Task requirements
Of the lines below, copy those that hold the word "burst".

Entries supplied

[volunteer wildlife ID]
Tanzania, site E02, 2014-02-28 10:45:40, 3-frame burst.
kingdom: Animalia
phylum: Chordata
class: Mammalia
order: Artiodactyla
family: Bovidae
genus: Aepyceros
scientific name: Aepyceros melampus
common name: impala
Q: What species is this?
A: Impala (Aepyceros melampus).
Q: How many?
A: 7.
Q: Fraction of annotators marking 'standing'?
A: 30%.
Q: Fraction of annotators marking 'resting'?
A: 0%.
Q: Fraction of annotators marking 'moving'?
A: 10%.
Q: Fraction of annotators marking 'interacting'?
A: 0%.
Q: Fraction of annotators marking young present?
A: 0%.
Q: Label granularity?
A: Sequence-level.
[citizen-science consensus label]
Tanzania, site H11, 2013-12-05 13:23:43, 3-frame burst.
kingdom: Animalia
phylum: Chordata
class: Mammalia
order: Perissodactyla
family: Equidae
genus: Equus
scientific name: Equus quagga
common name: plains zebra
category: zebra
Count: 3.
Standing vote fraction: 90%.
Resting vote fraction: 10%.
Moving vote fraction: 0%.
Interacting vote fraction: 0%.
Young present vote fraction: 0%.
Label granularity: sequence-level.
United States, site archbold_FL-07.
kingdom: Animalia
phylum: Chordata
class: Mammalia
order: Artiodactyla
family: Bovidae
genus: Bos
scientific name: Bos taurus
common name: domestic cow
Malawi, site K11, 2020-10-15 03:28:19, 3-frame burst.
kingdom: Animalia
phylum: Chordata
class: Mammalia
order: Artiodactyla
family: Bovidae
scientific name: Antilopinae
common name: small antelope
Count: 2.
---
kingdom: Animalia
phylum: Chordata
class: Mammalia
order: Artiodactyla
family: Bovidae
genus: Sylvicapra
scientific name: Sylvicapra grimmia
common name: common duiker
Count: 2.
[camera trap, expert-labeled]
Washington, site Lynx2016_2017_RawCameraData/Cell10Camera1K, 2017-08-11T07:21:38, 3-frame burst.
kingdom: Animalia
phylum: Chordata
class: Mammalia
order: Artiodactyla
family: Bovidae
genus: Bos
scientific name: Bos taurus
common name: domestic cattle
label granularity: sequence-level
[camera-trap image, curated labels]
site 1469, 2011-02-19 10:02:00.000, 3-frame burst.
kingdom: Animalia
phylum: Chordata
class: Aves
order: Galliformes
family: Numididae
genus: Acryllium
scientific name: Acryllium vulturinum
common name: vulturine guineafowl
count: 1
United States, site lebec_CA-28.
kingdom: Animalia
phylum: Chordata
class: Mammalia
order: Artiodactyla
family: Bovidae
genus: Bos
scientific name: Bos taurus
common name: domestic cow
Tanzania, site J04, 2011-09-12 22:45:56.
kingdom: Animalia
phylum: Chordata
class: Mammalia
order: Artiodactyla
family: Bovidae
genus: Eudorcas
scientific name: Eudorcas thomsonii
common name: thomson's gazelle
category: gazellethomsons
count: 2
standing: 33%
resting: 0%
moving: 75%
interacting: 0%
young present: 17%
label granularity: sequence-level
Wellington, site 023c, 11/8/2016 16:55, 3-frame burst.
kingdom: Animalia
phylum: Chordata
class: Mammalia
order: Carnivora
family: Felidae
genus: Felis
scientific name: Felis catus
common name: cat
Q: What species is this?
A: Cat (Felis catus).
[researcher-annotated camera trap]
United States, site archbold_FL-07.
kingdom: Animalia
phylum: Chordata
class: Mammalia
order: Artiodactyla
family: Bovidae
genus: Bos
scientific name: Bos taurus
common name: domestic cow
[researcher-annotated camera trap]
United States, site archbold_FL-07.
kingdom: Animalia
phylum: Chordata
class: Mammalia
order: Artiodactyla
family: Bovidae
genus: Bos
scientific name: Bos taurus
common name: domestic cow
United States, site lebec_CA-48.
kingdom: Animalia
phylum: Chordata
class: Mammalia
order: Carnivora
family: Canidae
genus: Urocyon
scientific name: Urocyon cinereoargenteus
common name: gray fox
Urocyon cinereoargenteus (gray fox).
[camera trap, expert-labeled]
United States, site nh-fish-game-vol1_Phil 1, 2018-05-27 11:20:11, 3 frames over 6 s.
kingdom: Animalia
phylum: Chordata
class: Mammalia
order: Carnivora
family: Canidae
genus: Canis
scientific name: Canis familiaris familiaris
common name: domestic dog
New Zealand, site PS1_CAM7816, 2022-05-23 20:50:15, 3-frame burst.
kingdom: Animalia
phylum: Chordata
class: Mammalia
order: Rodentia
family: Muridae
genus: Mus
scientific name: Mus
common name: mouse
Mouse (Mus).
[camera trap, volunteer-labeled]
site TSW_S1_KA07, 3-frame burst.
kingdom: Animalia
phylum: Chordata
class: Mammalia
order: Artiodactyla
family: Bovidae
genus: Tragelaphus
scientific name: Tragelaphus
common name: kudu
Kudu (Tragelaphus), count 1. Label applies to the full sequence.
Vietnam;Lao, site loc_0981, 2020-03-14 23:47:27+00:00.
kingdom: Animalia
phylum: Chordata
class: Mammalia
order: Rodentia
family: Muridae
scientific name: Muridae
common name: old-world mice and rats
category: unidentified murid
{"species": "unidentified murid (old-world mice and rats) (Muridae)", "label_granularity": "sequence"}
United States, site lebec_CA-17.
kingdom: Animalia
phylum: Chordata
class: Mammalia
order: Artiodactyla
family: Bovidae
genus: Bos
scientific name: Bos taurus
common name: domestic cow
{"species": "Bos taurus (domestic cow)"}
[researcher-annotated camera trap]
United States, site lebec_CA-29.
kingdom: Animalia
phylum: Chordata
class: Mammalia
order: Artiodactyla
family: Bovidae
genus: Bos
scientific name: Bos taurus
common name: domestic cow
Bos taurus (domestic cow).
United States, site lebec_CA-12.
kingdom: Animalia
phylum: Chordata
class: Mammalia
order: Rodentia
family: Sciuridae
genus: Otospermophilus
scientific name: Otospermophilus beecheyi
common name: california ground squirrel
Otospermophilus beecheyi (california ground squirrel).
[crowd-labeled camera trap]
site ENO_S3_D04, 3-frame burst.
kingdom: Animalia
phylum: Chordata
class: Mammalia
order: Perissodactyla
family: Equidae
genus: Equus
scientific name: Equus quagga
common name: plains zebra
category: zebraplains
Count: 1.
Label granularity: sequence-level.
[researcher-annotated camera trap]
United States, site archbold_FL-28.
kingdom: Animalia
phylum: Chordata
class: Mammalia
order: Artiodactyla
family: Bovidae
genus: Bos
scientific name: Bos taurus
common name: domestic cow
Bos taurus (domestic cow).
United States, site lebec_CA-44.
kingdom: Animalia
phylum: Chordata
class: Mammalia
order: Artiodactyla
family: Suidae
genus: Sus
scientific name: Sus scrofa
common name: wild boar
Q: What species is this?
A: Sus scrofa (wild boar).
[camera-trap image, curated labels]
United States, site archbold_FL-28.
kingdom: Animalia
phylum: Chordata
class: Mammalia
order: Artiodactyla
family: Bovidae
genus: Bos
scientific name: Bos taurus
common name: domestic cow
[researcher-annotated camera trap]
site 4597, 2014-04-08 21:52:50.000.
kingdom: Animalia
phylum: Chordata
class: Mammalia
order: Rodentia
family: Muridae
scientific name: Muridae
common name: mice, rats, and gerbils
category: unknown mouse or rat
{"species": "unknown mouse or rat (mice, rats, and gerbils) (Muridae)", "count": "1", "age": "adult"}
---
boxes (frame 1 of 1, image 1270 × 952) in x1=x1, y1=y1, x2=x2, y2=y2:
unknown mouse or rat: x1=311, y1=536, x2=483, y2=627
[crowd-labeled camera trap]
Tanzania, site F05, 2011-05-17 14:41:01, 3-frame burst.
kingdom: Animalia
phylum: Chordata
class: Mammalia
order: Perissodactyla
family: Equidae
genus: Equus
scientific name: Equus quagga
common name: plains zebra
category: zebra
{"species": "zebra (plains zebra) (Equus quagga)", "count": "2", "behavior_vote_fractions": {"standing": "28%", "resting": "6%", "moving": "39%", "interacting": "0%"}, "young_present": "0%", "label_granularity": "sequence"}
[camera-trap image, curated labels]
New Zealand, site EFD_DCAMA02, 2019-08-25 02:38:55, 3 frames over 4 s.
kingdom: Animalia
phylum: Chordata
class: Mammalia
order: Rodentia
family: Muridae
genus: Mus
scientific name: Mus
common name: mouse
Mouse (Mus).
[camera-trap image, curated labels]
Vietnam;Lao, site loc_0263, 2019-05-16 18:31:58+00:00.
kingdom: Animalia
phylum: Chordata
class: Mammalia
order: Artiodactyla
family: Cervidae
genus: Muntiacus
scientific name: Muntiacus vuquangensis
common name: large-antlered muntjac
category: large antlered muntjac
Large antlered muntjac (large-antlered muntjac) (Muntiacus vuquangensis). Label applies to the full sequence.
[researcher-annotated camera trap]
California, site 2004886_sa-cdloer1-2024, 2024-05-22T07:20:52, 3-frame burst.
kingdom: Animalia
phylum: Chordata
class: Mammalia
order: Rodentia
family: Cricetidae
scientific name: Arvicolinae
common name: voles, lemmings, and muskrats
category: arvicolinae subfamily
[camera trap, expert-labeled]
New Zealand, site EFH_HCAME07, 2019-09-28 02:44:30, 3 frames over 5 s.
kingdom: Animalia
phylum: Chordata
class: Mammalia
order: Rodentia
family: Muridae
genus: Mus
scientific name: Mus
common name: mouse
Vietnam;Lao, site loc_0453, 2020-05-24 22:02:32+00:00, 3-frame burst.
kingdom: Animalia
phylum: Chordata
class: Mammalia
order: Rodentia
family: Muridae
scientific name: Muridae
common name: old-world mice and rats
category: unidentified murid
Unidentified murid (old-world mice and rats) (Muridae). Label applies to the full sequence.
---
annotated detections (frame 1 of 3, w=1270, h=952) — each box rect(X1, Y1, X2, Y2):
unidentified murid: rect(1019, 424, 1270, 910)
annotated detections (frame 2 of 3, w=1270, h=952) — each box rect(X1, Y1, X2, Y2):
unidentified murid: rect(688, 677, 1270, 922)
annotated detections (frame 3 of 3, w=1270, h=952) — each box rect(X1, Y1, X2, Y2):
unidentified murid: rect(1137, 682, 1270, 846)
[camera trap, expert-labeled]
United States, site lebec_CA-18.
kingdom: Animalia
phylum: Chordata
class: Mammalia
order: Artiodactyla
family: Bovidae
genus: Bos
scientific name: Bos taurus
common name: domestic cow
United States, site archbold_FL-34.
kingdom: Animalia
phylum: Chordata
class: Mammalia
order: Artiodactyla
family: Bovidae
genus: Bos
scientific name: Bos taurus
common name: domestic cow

Output of the task
Tanzania, site E02, 2014-02-28 10:45:40, 3-frame burst.
Tanzania, site H11, 2013-12-05 13:23:43, 3-frame burst.
Malawi, site K11, 2020-10-15 03:28:19, 3-frame burst.
Washington, site Lynx2016_2017_RawCameraData/Cell10Camera1K, 2017-08-11T07:21:38, 3-frame burst.
site 1469, 2011-02-19 10:02:00.000, 3-frame burst.
Wellington, site 023c, 11/8/2016 16:55, 3-frame burst.
New Zealand, site PS1_CAM7816, 2022-05-23 20:50:15, 3-frame burst.
site TSW_S1_KA07, 3-frame burst.
site ENO_S3_D04, 3-frame burst.
Tanzania, site F05, 2011-05-17 14:41:01, 3-frame burst.
California, site 2004886_sa-cdloer1-2024, 2024-05-22T07:20:52, 3-frame burst.
Vietnam;Lao, site loc_0453, 2020-05-24 22:02:32+00:00, 3-frame burst.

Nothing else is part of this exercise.